Bahamas orders Bankman-Fried extradited to face US fraud charges
The Bahamas ordered Sam Bankman-Fried, the founder of collapsed cryptocurrency business FTX, to be extradited Wednesday to face charges of fraud in New York.
A statement by Bahamas Attorney General Ryan Pinder said Bankman-Fried had waived his right to challenge the extradition.
In a separate statement, the Ministry of Foreign Affairs said Minister Frederick Mitchell had signed a warrant for Bankman-Fried's surrender to US authorities under a bilateral extradition treaty.
Local television Eyewitness News said he was expected to depart the Bahamas late Wednesday.
The decision came nine days after the one-time cryptocurrency wunderkind was arrested at his luxury Nassau apartment on a US request.
Just weeks earlier his three-year-old, Bahamas-based virtual currency firm FTX and sister trading house Alameda Research collapsed into bankruptcy, dissolving a business that had been valued by the market at $32 billion.
On December 13 federal prosecutors in New York unveiled an indictment of him with eight counts including conspiracy, wire fraud, money laundering and election finance violations.
They alleged that the 30-year-old cheated investors in FTX, and misused funds that belonged to customers of FTX and Alameda Research.

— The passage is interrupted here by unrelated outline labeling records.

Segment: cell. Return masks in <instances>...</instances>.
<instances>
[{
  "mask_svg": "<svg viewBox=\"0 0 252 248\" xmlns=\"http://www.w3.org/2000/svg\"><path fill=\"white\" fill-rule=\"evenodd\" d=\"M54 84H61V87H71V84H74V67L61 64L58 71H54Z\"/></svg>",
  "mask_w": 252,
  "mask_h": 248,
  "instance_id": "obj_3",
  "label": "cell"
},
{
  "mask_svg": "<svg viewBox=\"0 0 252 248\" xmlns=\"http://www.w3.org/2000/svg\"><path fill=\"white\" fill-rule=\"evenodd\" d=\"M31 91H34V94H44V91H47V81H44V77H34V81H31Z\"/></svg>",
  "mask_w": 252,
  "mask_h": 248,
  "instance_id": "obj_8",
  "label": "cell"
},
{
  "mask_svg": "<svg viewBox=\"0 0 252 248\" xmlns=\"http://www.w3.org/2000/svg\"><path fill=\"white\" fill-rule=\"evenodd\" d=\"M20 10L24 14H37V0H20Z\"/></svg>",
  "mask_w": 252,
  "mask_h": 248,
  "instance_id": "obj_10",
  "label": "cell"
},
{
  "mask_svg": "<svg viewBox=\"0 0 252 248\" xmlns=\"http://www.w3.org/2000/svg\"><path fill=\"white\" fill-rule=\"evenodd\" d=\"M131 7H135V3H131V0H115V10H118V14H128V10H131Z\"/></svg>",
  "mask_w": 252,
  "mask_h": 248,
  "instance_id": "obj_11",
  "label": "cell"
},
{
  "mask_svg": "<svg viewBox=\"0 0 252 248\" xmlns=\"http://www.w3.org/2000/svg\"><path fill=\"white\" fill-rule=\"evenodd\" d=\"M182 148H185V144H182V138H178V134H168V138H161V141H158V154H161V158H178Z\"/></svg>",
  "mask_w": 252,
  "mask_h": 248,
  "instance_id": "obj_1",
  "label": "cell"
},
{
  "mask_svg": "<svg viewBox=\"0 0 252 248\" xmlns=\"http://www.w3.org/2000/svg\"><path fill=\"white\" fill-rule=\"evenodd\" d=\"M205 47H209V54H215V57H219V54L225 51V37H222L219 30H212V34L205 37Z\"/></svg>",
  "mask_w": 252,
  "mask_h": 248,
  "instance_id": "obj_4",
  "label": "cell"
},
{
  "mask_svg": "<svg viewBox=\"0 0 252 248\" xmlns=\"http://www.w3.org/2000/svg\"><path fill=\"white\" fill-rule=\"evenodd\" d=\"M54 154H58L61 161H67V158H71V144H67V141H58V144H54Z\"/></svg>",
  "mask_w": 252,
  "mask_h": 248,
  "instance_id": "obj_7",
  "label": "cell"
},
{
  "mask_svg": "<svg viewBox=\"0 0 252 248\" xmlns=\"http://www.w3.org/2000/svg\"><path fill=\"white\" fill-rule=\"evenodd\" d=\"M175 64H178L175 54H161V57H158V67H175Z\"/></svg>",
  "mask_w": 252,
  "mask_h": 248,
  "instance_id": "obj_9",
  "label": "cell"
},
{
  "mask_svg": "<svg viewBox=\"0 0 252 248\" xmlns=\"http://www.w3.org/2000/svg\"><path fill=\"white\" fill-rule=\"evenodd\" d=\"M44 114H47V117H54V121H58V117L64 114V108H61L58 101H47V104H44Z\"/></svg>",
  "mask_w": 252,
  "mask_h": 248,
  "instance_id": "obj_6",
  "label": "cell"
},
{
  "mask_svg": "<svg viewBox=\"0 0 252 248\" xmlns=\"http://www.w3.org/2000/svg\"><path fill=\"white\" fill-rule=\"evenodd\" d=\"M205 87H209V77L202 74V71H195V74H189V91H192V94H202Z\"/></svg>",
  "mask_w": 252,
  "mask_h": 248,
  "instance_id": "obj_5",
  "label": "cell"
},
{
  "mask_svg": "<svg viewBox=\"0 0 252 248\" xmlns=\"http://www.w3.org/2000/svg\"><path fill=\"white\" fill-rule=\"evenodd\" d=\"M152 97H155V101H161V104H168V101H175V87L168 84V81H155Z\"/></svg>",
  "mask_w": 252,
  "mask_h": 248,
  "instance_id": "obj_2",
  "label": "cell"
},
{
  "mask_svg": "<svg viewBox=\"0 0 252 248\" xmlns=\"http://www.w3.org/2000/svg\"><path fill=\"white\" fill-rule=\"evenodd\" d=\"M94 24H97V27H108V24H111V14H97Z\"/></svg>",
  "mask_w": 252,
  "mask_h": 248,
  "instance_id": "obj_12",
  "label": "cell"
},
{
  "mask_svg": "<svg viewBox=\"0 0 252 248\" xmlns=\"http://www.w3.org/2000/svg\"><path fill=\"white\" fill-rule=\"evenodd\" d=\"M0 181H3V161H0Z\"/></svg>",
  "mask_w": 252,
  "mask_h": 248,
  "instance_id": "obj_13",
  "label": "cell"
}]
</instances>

Bankman-Fried "was orchestrating a massive, years-long fraud, diverting billions of dollars of the trading platform’s customer funds for his own personal benefit and to help grow his crypto empire," US prosecutors said.
Separately the SEC accused him of violating securities laws.
Bankman-Fried, a Bahamas permanent resident, spent the past nine days in Nassau's Fox Hill prison, weighing his choices before telling the Nassau magistrate court Wednesday that he would not fight extradition.
There was no immediate information on when he would arrive in New York and appear in court.
According to US media, his attorneys were trying to negotiate with US justice authorities for his release on bail.